X. T. : Cette question des inégalités était un sujet tabou. On considérait qu’elles étaient immuables. Certes, vous pouvez dire pour la France - c’est l’opinion générale - que les inégalités n’ont pas bougé depuis trente ans. Mais on passe probablement statistiquement à côté du tiers ou de la moitié des revenus ! Peut-être que cela n’a pas bougé depuis trente ans, car la partie invisible est similaire globalement à ce qu’elle était alors, mais peut-être que non… Reste aussi et surtout la question centrale des inégalités. On sait depuis la chute du communisme que l’égalité est un mythe et que la société est fondamentalement inégalitaire. Le point de référence n’est pas une société sans inégalités. La question est de savoir si elles sont justifiées, ou efficaces, en payant davantage, par exemple, les salariés qui travaillent la nuit, pour compenser la pénibilité.

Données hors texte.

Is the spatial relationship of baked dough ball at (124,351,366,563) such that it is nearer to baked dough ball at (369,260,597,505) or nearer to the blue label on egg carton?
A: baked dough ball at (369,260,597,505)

D. : Désormais pourtant, l’Insee diffuse régulièrement des données sur les inégalités.

X. T. : …qui sont peu satisfaisantes. Car les capteurs dont dispose l’Insee n’arrivent à décrire la réalité. Certes la fraude fiscale est beaucoup plus faible en France que dans d’autres pays. Mais la loi et la pratique imposent à l’administration de garantir l’anonymat. Quand la Direction Générale des Impôts livre à l’Insee le fichier sur les impôts payés par les individus, elle enlève tous ceux qui gagnent plus d’un million d’euros, seuil qui n’a d’ailleurs pas été réévalué depuis 20 ans. Résultat de cette censure énorme : on passe sous silence 20 % des revenus totaux !

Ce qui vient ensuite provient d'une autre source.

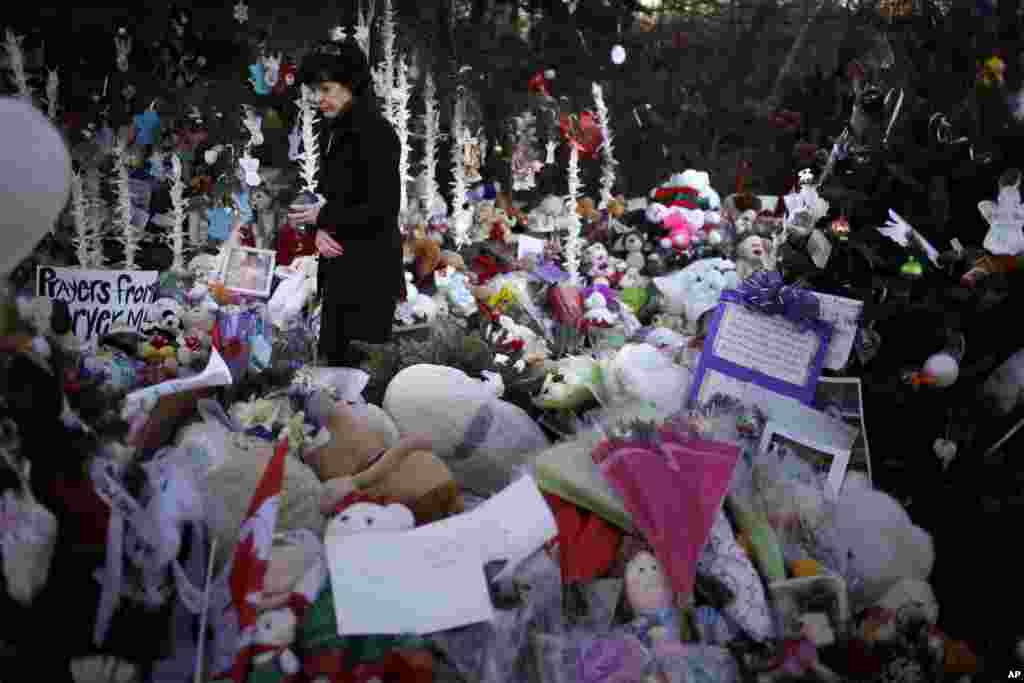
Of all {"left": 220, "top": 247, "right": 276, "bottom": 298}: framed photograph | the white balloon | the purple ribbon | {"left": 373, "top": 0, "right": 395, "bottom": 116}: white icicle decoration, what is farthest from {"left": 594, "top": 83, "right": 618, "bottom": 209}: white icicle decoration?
the white balloon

D. : Dans le domaine de la relation à l’environnement, a-t-on des éléments de mesure ?

X. T. : On se trouve dans le même cas que pour les inégalités. Certes, de nombreux pays diffusent des indicateurs sur l’environnement. On a tendance à rester sous le lampadaire, où il y a de la lumière. On donne de l’information sur ce que l’on sait mesurer comme en France pour les forêts. Mais on ne connaît pas l’état exact des nappes phréatiques, une information autrement sensible. Il n’existe donc pas d’indicateur synthétique donnant un bilan détaillé de l’état de la nature. Mais si l’on attend de disposer de toutes les données, on se retrouvera dans cinquante ans et il n’y aura plus de nature ! (rires). Le débat est ouvert, mais il est complexe, car il implique des gens d’horizons différents n’ayant pas l’habitude de se parler, des ingénieurs agronomes, des spécialistes des oiseaux…

D. : Le rapport Stiglitz met aussi l’accent sur la notion de mieux disant social. Comment la mettre en œuvre pratiquement ?

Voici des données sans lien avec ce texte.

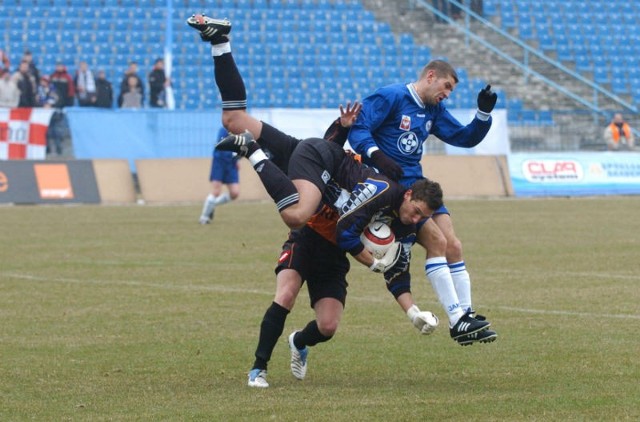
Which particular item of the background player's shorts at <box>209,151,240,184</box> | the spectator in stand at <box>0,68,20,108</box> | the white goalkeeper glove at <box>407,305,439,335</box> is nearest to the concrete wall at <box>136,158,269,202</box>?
the spectator in stand at <box>0,68,20,108</box>

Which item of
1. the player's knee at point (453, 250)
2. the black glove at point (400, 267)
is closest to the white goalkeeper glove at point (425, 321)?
the black glove at point (400, 267)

X. T. : Pour être honnête, on se trouve aujourd’hui dans un flou absolu. Une idée émerge confusément : si on s’en remet aux forces du marché seules, un certain nombre de questions ne sont pas prises en compte comme l’environnement ou encore le bien être social qui n’est pas la préoccupation de l’entreprise, de ses actionnaires, de ses dirigeants. Peut-être on pourrait modifier le marché pour qu’il réponde à ces préoccupations ? Une solution serait de se calquer sur ce qui a été fait avec le marché de la taxe carbone, et d’appliquer aux entreprises une taxe tenant compte de critères comme le bien-être social, la formation, le stress, les maladies professionnelles. Une taxe qui permettrait de récompenser les plus vertueux et d’inciter à modifier les processus de production. Avouons-le, cette idée n’est pas du tout mûre.

D. : L’État peut-il favoriser les entreprises qui se montrent plus responsables, par exemple dans l’attribution des marchés publics ?

X. T. : Le gouvernement peut décider d’accorder un avantage à ces entreprises en leur permettant de gagner un peu plus de marchés publics, en leur donnant quelques points de bonus par rapport aux autres entreprises. Mais comment justifier cet avantage qui peut coûter quelques milliards d’euros aux autres entreprises, cette distorsion de concurrence ? Il faudrait démontrer que le fait d’être socialement responsable entraîne un gain pour la collectivité, c'est-à-dire, par exemple, réduit les charges pour la Sécurité Sociale. Nous sommes en effet dans un État de droit. En attendant de pouvoir adopter une mesure fiable et reconnue, on peut certes prendre des mesures symboliques. Reste qu’il est difficile d’aller au-delà et baisser les charges sociales des entreprises socialement responsables paraît prématuré, même si l’on croit qu’elles contribuent plus au bien être de leurs salariés en provoquant moins de stress, de maladies professionnelles.